## What to produce
Gather every line in the items below that contains the word "above", and copy each one out. Case counts.

## Excerpted data
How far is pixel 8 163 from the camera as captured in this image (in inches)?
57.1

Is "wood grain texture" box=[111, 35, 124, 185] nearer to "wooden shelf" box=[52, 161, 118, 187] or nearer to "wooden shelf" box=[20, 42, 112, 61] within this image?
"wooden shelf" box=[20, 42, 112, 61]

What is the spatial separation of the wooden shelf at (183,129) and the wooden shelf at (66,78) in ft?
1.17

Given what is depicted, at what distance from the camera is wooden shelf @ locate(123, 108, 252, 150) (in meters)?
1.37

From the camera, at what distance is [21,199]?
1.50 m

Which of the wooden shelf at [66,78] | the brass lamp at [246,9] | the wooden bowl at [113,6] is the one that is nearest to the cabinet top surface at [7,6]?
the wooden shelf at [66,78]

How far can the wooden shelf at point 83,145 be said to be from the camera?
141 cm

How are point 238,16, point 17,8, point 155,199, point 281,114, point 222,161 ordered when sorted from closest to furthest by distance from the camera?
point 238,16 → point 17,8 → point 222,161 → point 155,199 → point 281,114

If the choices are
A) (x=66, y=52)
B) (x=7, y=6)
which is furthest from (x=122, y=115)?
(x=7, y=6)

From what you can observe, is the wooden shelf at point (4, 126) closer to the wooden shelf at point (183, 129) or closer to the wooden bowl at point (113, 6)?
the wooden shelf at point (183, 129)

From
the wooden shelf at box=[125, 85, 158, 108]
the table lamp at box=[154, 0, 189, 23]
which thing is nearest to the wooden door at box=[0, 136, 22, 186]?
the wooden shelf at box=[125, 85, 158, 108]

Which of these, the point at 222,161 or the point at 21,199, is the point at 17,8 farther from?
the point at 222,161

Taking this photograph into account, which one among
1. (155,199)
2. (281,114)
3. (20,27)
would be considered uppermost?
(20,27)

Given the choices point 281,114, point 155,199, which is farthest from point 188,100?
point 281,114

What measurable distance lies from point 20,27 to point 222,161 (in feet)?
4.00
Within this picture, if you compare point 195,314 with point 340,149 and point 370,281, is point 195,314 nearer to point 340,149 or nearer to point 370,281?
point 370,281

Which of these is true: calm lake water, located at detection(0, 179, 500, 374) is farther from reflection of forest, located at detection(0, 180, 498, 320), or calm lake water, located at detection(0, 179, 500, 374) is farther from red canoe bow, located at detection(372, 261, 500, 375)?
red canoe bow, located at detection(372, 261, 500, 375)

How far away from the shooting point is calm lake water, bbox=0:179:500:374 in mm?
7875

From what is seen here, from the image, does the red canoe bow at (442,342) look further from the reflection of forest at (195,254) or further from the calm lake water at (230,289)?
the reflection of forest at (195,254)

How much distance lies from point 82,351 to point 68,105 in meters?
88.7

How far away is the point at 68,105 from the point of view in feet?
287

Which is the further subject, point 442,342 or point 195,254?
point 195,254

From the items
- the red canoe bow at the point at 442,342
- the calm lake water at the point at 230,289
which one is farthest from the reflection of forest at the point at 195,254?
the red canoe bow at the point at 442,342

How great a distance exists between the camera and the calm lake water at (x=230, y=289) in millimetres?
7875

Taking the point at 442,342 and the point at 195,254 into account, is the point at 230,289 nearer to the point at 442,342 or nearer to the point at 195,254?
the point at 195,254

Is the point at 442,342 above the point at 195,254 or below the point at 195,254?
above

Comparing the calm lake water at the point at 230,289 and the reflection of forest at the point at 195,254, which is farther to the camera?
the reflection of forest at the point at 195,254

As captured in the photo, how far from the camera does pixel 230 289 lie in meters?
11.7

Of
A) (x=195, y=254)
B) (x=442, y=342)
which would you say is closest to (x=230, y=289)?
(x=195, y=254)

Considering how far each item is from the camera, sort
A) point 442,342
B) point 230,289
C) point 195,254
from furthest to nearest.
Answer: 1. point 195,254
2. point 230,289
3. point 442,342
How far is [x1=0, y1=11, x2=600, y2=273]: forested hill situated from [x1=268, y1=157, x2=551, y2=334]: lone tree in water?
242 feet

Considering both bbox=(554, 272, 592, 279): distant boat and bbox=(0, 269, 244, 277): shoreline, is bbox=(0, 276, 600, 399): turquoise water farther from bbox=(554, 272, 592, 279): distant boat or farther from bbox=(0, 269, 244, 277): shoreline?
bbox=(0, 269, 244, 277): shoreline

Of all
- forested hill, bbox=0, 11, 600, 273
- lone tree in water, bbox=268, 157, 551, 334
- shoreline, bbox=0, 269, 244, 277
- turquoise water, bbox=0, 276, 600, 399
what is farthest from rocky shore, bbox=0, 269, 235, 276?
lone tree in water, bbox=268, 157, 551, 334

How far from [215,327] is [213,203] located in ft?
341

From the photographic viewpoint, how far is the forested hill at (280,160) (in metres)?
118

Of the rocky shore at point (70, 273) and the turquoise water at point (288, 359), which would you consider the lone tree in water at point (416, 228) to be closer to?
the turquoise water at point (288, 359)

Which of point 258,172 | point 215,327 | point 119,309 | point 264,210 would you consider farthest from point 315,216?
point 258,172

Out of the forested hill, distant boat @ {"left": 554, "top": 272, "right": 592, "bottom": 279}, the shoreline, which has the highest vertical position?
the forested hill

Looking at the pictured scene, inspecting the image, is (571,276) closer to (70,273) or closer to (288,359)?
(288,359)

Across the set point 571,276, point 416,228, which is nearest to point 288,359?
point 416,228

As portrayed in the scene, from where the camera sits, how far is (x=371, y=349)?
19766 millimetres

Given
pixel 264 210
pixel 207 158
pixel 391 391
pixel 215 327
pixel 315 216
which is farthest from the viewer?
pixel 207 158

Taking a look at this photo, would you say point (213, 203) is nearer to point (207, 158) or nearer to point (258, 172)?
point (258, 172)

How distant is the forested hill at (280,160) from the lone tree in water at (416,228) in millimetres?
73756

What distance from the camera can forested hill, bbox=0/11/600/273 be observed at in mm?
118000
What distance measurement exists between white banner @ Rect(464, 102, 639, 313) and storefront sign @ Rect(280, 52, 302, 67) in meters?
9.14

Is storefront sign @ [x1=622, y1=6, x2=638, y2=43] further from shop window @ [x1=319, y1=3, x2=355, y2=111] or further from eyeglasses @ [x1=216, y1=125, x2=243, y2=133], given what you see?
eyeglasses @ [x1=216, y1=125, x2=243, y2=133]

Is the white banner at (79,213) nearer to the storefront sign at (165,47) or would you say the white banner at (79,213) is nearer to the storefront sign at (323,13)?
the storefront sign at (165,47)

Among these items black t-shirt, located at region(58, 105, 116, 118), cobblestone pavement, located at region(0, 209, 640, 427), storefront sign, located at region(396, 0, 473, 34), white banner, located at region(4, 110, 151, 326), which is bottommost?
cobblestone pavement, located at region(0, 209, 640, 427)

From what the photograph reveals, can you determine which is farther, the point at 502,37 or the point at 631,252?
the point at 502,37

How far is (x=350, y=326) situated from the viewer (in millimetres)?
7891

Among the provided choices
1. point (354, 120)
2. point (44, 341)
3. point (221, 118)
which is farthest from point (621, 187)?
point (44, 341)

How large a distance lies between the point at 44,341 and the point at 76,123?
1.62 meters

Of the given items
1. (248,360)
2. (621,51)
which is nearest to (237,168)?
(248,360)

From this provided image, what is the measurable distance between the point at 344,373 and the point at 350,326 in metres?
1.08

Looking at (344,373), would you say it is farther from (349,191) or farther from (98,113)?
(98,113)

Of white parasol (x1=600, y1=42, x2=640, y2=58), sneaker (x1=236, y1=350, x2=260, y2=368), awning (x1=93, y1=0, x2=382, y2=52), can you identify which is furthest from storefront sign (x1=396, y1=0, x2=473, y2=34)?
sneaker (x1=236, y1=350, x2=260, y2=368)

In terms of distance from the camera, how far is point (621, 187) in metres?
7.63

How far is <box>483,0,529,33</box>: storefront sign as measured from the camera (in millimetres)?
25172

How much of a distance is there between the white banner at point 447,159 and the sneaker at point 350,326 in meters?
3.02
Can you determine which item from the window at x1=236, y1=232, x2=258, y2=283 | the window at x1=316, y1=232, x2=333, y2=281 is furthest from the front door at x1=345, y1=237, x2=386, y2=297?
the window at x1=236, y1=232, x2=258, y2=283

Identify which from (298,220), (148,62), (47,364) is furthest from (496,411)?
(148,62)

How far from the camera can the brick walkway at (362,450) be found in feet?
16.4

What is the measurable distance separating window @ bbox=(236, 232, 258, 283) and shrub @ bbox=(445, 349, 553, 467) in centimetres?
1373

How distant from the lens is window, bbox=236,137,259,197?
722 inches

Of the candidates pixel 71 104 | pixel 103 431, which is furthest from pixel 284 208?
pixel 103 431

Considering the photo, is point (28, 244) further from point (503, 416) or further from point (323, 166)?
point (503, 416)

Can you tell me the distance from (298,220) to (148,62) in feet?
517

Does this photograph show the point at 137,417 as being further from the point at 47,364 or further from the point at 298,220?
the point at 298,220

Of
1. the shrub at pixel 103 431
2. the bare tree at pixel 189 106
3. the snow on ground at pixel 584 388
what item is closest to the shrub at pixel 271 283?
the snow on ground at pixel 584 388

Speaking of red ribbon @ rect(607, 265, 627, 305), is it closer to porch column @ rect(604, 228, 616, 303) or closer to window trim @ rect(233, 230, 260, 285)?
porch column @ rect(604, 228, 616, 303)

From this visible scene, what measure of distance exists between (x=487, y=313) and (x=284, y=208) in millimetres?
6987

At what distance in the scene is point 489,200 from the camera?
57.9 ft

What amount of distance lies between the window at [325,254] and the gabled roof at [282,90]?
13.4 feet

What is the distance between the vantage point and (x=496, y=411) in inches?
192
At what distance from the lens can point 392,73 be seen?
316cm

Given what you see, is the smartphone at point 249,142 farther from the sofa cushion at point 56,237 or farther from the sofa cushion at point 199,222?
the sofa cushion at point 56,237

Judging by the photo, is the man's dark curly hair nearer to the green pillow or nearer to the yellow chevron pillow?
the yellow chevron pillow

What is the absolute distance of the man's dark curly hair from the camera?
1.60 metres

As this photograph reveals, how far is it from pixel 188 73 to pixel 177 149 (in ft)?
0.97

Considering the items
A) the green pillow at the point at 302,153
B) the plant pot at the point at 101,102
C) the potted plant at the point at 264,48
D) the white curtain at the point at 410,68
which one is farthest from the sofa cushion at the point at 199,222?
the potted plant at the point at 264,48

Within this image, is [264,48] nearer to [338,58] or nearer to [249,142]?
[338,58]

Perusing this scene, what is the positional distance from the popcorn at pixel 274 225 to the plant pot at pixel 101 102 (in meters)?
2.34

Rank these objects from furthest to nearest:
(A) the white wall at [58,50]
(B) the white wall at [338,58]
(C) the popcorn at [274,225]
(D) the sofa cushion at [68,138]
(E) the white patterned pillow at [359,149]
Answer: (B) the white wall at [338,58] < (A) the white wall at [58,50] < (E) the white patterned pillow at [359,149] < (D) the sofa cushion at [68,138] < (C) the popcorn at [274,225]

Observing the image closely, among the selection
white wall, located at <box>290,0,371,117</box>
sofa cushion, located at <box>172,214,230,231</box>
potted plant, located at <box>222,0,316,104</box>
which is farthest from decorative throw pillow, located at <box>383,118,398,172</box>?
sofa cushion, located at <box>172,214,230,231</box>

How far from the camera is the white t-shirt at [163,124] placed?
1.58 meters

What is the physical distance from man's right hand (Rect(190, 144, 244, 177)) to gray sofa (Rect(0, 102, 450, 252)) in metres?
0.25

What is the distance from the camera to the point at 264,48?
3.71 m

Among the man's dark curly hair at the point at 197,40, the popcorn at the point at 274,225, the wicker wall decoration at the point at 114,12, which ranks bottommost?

## Correct response
Is the point at 442,342 above the point at 195,254 or below the point at 195,254?
above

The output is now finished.